2010年の写真。アリゾナ州に浮かぶ継続的地上監視システムの気球を捉えている/Tech. Sgt. Vanessa Valentine/U.S. Joint Forces Command/File

(CNN)米テキサス州ラレド近郊で18日夜、米税関・国境警備局(CBP)の請負業者が運用していた米軍所有の監視気球が係留索から外れ、メキシコ国内に墜落したことが分かった。

空中に浮かんでいた気球に乗員は搭乗しておらず、地上要員の負傷者も出なかった。

この監視気球の全長は約20メートル。米軍の南部国境統合任務部隊の報道官はCNNに寄せた声明で、気球を地上に固定する係留ケーブルが嵐のさなかに他のケーブルと絡まったことを認めた。

米国立気象局のデータによると、墜落が発生した夜、付近の空港は激しい雷雨に見舞われ、最大風速は19.7メートルに達していた。

報道官によると、運用担当者がケーブルの絡まりをほどこうとしたが、ヘリウムを充填(じゅうてん)した気球は「係留から外れ」、漂流してしまったという。米軍は失われた気球の具体的なモデルについては明らかにせず、単に「中型エアロスタット」と説明した。

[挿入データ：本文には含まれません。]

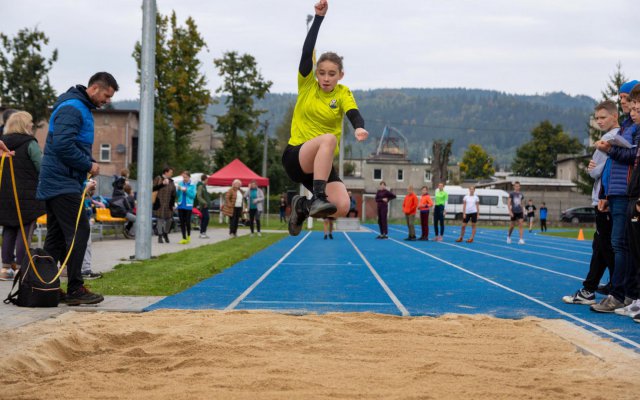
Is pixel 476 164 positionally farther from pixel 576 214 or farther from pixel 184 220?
pixel 184 220

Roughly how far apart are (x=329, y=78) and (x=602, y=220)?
403 cm

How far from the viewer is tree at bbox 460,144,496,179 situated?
108 metres

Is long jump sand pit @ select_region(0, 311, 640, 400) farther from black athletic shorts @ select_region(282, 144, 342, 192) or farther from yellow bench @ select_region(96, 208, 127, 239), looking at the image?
yellow bench @ select_region(96, 208, 127, 239)

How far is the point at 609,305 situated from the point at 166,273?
6.17m

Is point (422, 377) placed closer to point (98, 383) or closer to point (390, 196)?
point (98, 383)

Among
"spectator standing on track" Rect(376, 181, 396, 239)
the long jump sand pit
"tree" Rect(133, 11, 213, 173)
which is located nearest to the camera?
the long jump sand pit

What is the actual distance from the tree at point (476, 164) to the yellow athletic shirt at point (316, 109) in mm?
104178

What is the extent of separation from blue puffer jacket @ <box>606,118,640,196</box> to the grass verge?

CBPはこの地域の全域で監視気球を運用している。高性能カメラを搭載したものや、密輸業者のドローン(無人機)その他の航空機を検知するレーダーシステムを搭載したものもある。

報道官によると、気球の所在はメキシコ軍が「ラレドの南西の人里離れた場所」で発見するまで不明だった。メキシコ軍と米軍は協調して気球の回収に当たっている。

CBPの報道官はコメント要請に応じなかった。

米国境警備隊は2012年から小型の「戦術用」気球を監視に活用し始めたが、このプログラムはたびたび資金不足に陥ってきた。12年に公表された米政府監査院(GAO)の報告書によると、こうした気球の多くは国防総省が所有する。国防総省はイラクやアフガニスタンでの戦争中、監視気球の開発と購入に50億ドル(現在のレートで約7900億円)以上を費やした。

国境警備隊を管轄するCBPは、メキシコ国境の警備強化と不法移民抑制をめざすトランプ米大統領の取り組みで不可欠な役割を担う。

国境警備の厳重化を重視するトランプ氏の意向を受け、CBPには多数の軍事要員や装備が投入されているが、時には予期せぬ結果を招くこともある。

2月には、CBPが国防総省から提供された高出力の対ドローン(無人機)レーザーシステムを使用して気球を撃墜しようとする出来事が発生。連邦航空局(FAA)がテキサス州エルパソ上空の民間空域を急きょ閉鎖する事態になった。